Supplied entries:
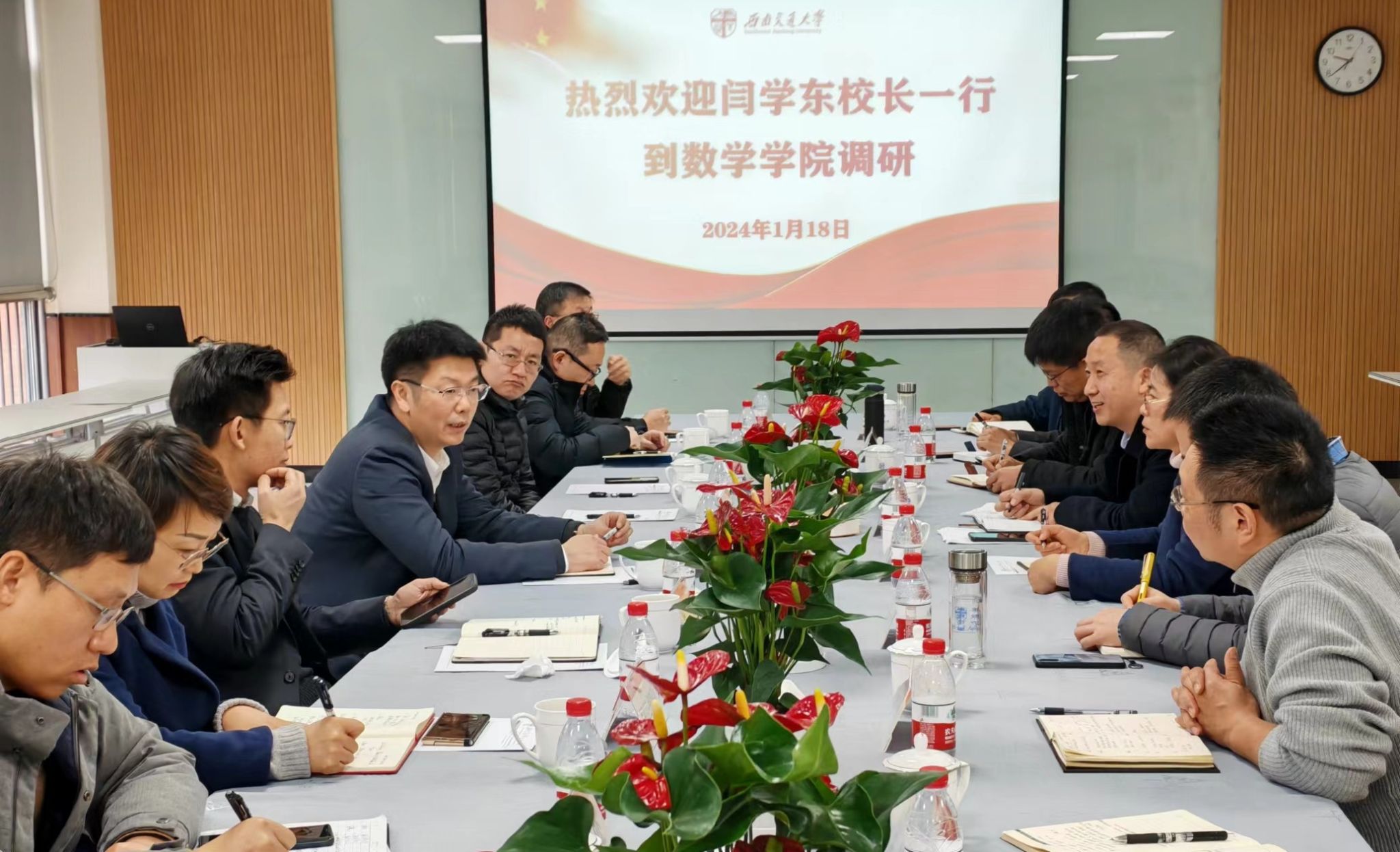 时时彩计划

--

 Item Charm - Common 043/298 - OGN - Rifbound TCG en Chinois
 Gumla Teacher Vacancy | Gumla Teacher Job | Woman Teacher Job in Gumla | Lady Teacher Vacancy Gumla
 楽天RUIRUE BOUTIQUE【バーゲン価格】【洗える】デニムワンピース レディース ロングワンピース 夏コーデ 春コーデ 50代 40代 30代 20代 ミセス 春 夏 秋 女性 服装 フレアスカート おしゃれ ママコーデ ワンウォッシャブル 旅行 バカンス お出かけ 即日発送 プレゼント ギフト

---

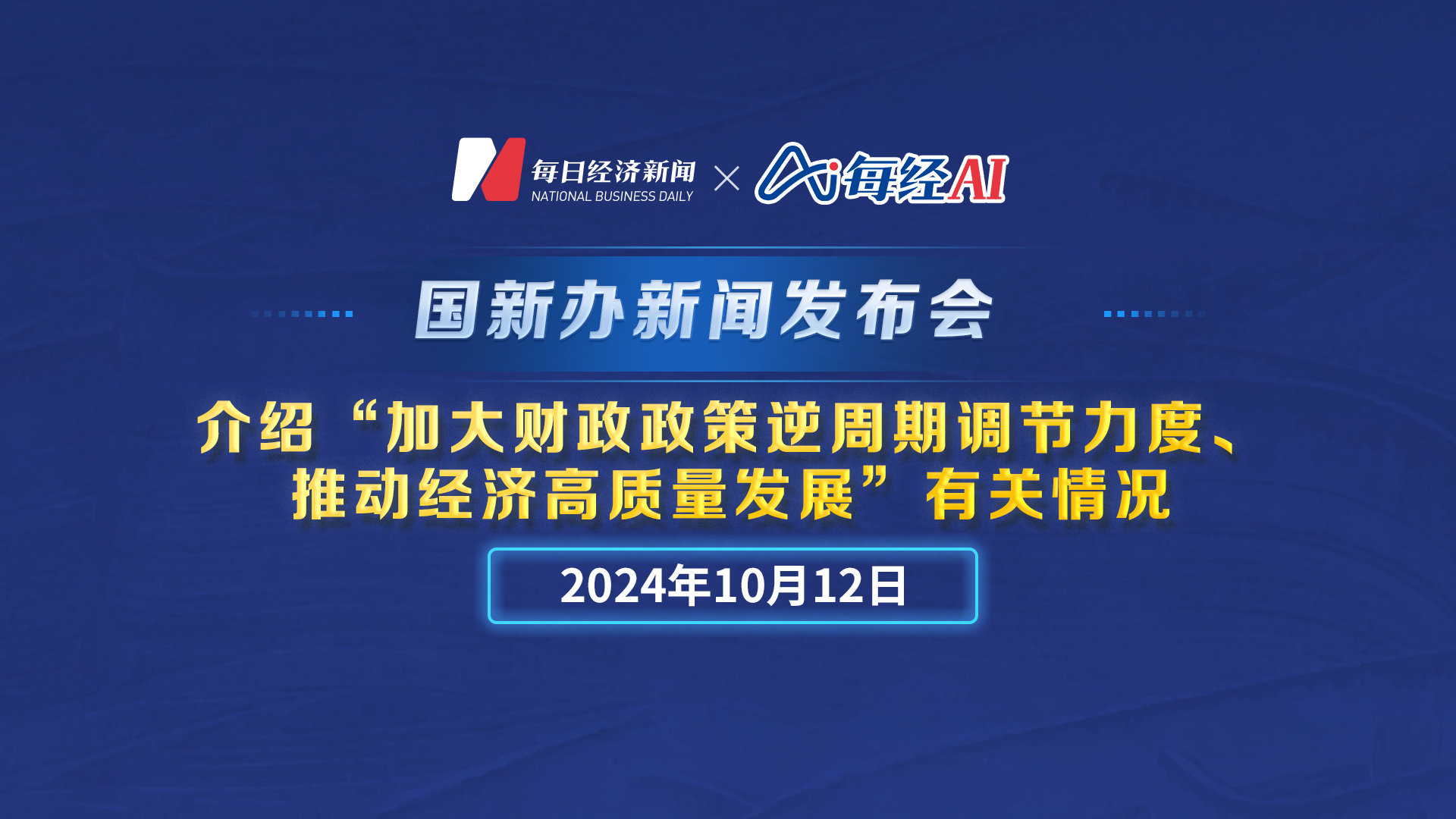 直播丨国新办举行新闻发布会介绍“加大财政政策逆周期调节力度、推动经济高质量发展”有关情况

The problem: Please give an exact copy of the lines above, beginning with the line containing "Gumla Teacher Vacancy" and running through the line containing "楽天RUIRUE BOUTIQUE【バーゲン価格】【洗える】デニムワンピース レディース", and of no other lines.

Exercise result:
 Gumla Teacher Vacancy | Gumla Teacher Job | Woman Teacher Job in Gumla | Lady Teacher Vacancy Gumla
 楽天RUIRUE BOUTIQUE【バーゲン価格】【洗える】デニムワンピース レディース ロングワンピース 夏コーデ 春コーデ 50代 40代 30代 20代 ミセス 春 夏 秋 女性 服装 フレアスカート おしゃれ ママコーデ ワンウォッシャブル 旅行 バカンス お出かけ 即日発送 プレゼント ギフト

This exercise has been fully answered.